[Excerpts of spatial question data]
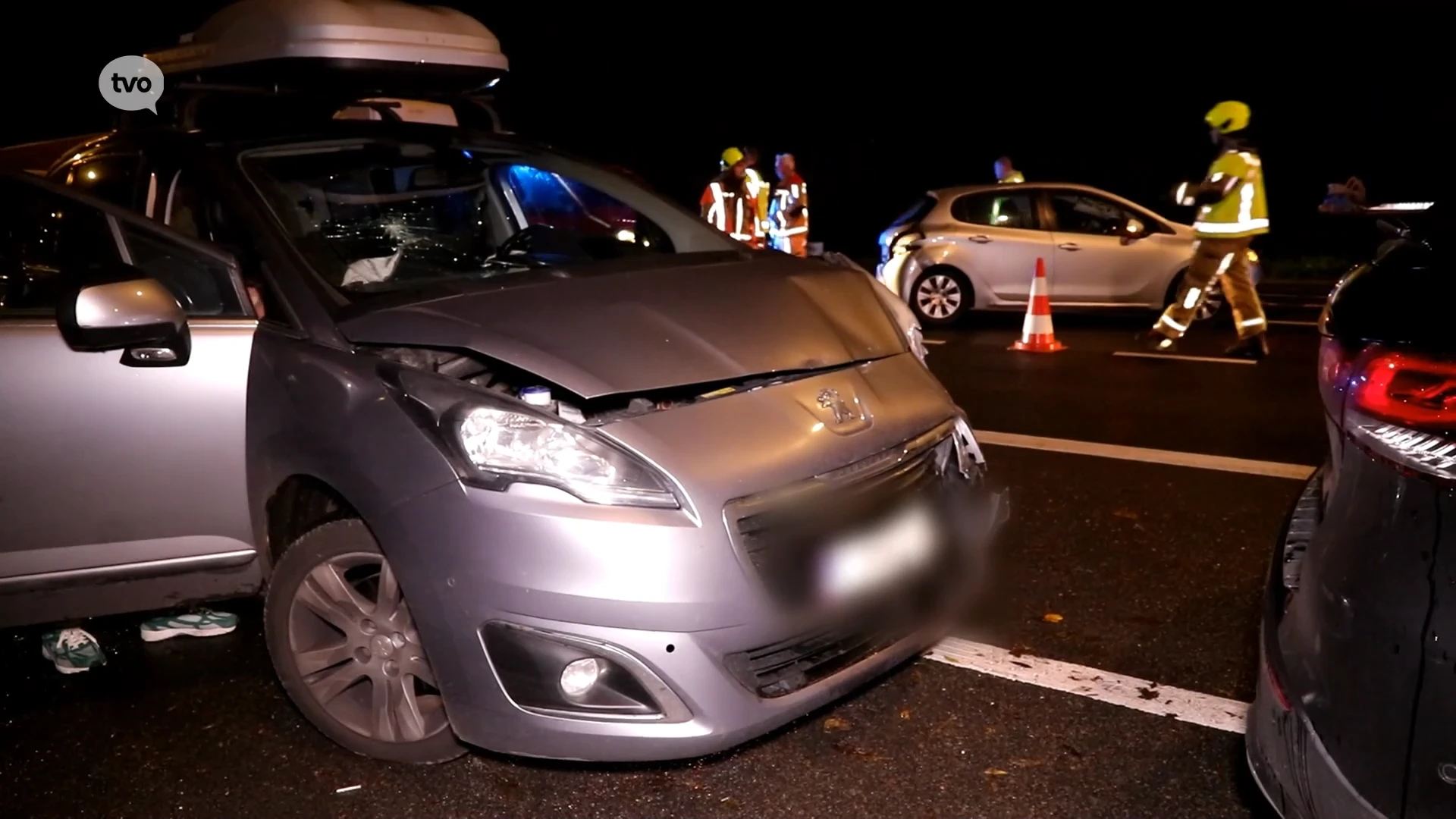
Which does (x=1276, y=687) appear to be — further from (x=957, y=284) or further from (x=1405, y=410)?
(x=957, y=284)

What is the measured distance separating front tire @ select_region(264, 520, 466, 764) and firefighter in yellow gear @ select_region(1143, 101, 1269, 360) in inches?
288

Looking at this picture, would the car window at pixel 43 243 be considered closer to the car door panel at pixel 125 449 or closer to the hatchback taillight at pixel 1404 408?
the car door panel at pixel 125 449

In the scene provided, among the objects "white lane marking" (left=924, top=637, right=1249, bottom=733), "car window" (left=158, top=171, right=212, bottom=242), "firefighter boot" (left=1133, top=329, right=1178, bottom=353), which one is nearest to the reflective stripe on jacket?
"firefighter boot" (left=1133, top=329, right=1178, bottom=353)

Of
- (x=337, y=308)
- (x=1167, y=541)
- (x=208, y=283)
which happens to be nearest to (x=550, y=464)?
(x=337, y=308)

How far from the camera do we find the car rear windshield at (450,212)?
404cm

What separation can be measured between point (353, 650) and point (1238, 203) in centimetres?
765

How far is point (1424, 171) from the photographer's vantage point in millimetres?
2910

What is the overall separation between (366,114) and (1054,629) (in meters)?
4.22

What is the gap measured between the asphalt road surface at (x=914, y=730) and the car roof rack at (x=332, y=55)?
2.07 metres

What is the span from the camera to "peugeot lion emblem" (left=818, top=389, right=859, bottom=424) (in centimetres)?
328

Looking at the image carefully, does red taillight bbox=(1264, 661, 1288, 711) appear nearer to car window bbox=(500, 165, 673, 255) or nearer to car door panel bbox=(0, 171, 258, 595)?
car door panel bbox=(0, 171, 258, 595)

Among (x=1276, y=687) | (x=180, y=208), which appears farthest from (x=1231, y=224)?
(x=1276, y=687)

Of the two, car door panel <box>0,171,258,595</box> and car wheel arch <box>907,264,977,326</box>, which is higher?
car door panel <box>0,171,258,595</box>

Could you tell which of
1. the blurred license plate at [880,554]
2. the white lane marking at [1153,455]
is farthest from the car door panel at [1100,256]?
the blurred license plate at [880,554]
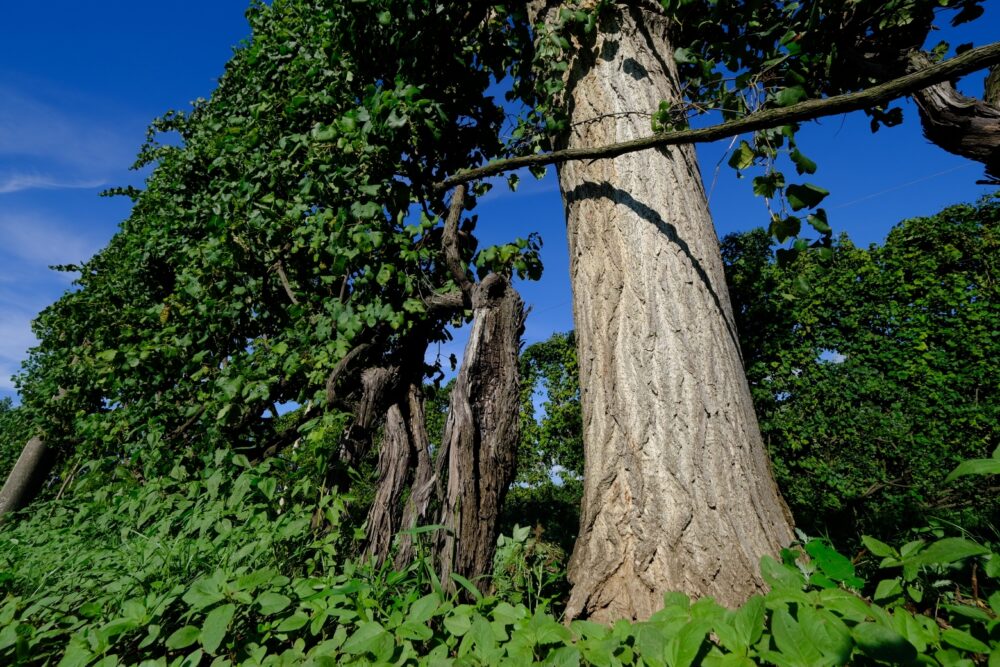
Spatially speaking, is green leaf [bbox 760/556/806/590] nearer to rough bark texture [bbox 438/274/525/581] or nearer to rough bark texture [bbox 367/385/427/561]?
rough bark texture [bbox 438/274/525/581]

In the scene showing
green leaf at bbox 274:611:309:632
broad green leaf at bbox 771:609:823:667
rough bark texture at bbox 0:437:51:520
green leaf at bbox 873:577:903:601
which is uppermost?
rough bark texture at bbox 0:437:51:520

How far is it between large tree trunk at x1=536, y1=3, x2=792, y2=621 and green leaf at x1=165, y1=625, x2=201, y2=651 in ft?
4.07

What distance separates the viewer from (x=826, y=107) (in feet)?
4.48

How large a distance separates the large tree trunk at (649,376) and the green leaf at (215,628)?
46.0 inches

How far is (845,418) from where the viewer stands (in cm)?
628

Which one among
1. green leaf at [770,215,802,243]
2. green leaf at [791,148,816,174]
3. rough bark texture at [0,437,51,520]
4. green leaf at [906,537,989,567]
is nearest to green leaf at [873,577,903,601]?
green leaf at [906,537,989,567]

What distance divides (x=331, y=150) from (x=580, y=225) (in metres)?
2.36

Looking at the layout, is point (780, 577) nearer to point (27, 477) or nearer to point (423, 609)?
point (423, 609)

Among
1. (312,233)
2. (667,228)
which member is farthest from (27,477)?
(667,228)

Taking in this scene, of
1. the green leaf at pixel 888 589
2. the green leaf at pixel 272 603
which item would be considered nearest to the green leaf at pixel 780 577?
the green leaf at pixel 888 589

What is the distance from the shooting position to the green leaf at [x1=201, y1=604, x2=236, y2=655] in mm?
1129

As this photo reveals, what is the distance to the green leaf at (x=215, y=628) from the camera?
113 centimetres

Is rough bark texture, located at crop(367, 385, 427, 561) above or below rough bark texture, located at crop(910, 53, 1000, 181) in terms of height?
below

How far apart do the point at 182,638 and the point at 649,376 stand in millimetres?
1756
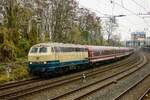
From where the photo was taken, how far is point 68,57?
28000 millimetres

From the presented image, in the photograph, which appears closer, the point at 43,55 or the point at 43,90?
the point at 43,90

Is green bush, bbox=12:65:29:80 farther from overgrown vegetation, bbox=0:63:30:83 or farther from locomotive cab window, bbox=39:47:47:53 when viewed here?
locomotive cab window, bbox=39:47:47:53

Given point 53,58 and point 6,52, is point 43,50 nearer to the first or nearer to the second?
point 53,58

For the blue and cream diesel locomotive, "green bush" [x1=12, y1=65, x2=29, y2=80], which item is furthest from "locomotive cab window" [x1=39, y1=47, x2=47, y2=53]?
"green bush" [x1=12, y1=65, x2=29, y2=80]

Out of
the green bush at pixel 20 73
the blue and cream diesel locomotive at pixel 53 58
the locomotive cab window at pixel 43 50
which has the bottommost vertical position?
the green bush at pixel 20 73

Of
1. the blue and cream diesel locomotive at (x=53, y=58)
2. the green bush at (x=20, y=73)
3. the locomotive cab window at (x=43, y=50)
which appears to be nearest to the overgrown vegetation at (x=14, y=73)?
the green bush at (x=20, y=73)

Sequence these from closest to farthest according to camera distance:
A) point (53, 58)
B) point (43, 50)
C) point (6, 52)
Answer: point (43, 50)
point (53, 58)
point (6, 52)

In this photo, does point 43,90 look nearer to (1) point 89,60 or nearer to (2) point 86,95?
(2) point 86,95

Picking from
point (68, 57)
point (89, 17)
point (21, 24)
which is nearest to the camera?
point (68, 57)

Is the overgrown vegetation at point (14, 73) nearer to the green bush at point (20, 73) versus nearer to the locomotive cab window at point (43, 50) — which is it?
the green bush at point (20, 73)

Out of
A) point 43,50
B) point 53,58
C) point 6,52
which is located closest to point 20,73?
point 43,50

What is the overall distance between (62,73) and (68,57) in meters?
1.98

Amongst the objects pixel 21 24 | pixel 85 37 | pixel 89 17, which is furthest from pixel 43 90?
pixel 85 37

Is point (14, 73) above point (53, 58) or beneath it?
beneath
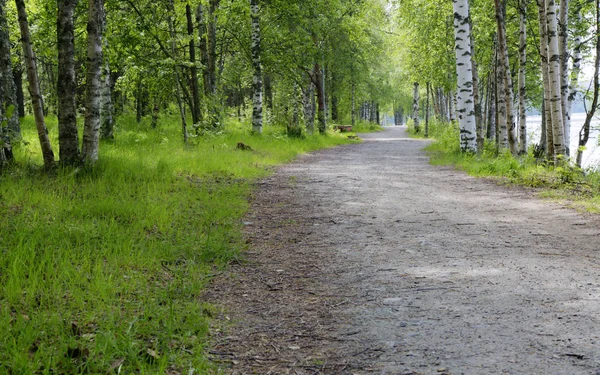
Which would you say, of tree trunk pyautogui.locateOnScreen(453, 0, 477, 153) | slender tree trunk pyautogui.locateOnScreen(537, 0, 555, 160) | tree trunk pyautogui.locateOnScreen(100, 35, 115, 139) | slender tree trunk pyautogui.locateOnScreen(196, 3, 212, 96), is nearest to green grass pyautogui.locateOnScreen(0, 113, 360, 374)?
tree trunk pyautogui.locateOnScreen(100, 35, 115, 139)

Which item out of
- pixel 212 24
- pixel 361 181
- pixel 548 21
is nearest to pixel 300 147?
pixel 212 24

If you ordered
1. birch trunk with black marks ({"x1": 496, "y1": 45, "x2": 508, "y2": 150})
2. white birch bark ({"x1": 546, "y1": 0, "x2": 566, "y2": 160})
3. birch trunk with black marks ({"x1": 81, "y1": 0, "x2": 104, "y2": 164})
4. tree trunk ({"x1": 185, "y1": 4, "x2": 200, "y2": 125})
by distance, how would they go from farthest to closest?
birch trunk with black marks ({"x1": 496, "y1": 45, "x2": 508, "y2": 150})
tree trunk ({"x1": 185, "y1": 4, "x2": 200, "y2": 125})
white birch bark ({"x1": 546, "y1": 0, "x2": 566, "y2": 160})
birch trunk with black marks ({"x1": 81, "y1": 0, "x2": 104, "y2": 164})

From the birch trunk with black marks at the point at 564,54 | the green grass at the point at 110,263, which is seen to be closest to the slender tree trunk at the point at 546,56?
the birch trunk with black marks at the point at 564,54

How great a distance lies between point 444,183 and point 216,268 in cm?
700

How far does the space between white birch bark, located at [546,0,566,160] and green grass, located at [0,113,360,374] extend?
6.63 m

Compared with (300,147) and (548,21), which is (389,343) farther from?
(300,147)

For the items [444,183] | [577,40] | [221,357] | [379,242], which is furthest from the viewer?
[577,40]

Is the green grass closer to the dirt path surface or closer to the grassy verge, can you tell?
the dirt path surface

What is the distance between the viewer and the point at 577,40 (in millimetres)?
18156

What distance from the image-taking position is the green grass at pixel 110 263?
2965 millimetres

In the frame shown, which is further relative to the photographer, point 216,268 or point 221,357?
point 216,268

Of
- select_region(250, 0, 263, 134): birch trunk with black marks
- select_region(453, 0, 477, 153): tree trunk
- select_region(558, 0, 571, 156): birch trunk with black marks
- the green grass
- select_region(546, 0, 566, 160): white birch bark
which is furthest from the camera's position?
select_region(250, 0, 263, 134): birch trunk with black marks

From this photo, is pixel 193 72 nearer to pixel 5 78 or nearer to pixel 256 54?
pixel 256 54

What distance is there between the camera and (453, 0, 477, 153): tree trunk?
591 inches
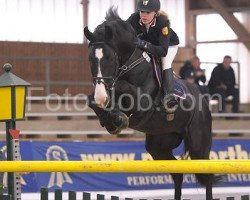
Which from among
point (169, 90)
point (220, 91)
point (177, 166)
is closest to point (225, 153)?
point (220, 91)

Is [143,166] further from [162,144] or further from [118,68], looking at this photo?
[162,144]

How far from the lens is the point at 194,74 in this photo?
49.6 feet

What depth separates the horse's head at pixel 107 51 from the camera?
6.64 m

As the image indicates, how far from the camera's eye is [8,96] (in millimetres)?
7379

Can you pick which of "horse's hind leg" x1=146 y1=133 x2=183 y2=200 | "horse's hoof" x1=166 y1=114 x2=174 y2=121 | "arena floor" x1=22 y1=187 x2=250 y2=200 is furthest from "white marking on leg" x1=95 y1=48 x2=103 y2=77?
"arena floor" x1=22 y1=187 x2=250 y2=200

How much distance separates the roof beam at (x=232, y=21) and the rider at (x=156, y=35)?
11.4m

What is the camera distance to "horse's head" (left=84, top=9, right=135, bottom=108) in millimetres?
6645

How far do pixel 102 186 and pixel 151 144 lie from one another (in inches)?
187

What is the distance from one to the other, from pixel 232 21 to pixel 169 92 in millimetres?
11803

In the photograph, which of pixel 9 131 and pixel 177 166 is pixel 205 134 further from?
pixel 177 166

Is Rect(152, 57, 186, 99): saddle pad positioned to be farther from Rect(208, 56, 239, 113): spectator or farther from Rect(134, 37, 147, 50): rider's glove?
Rect(208, 56, 239, 113): spectator

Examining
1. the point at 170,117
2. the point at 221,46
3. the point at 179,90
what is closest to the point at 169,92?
the point at 170,117

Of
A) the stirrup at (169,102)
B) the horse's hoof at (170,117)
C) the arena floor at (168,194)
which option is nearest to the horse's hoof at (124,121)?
the stirrup at (169,102)

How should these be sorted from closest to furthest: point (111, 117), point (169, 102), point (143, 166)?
point (143, 166), point (111, 117), point (169, 102)
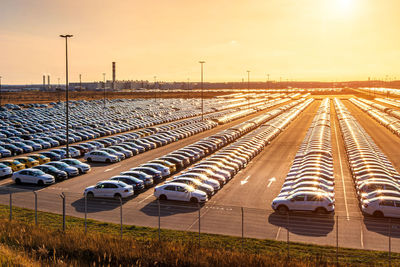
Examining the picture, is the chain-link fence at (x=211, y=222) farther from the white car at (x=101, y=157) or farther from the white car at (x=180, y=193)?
the white car at (x=101, y=157)

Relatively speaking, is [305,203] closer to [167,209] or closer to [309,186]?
[309,186]

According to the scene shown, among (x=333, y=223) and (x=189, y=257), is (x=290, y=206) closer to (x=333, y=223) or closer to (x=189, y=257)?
(x=333, y=223)

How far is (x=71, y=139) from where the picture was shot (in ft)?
160

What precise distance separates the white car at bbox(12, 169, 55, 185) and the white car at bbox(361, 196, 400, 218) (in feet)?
68.5

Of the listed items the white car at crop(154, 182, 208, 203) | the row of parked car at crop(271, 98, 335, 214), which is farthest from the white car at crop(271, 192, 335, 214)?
the white car at crop(154, 182, 208, 203)

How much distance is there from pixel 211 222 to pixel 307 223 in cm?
478

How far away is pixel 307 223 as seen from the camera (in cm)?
1911

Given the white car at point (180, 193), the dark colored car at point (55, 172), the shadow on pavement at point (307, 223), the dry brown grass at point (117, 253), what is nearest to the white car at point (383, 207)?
the shadow on pavement at point (307, 223)

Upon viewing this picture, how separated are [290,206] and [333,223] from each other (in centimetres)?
281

◆ **Given exercise**: Write out the lines above from the one containing "What precise distance" through the last, exactly as they are.

◆ **Task solution**:
What precise distance separates the white car at bbox(12, 169, 55, 185) and the white car at bbox(361, 196, 400, 218) (in feet)?
68.5

Of the listed items the white car at crop(154, 182, 208, 203) | the row of parked car at crop(271, 98, 335, 214), which is farthest from the white car at crop(271, 192, 335, 214)?
the white car at crop(154, 182, 208, 203)

How much distance is there from pixel 211 222 to pixel 307 223 in cm?
478

How far away is pixel 307 223 as seen from the camera (in cm)?
1911

Given the white car at point (180, 193), the dark colored car at point (55, 172), the shadow on pavement at point (307, 223), the dry brown grass at point (117, 253), what is nearest to the white car at point (383, 207)?
the shadow on pavement at point (307, 223)

Upon viewing this picture, how separated are [290,206] and [333,223] from each other (in centimetres)?
281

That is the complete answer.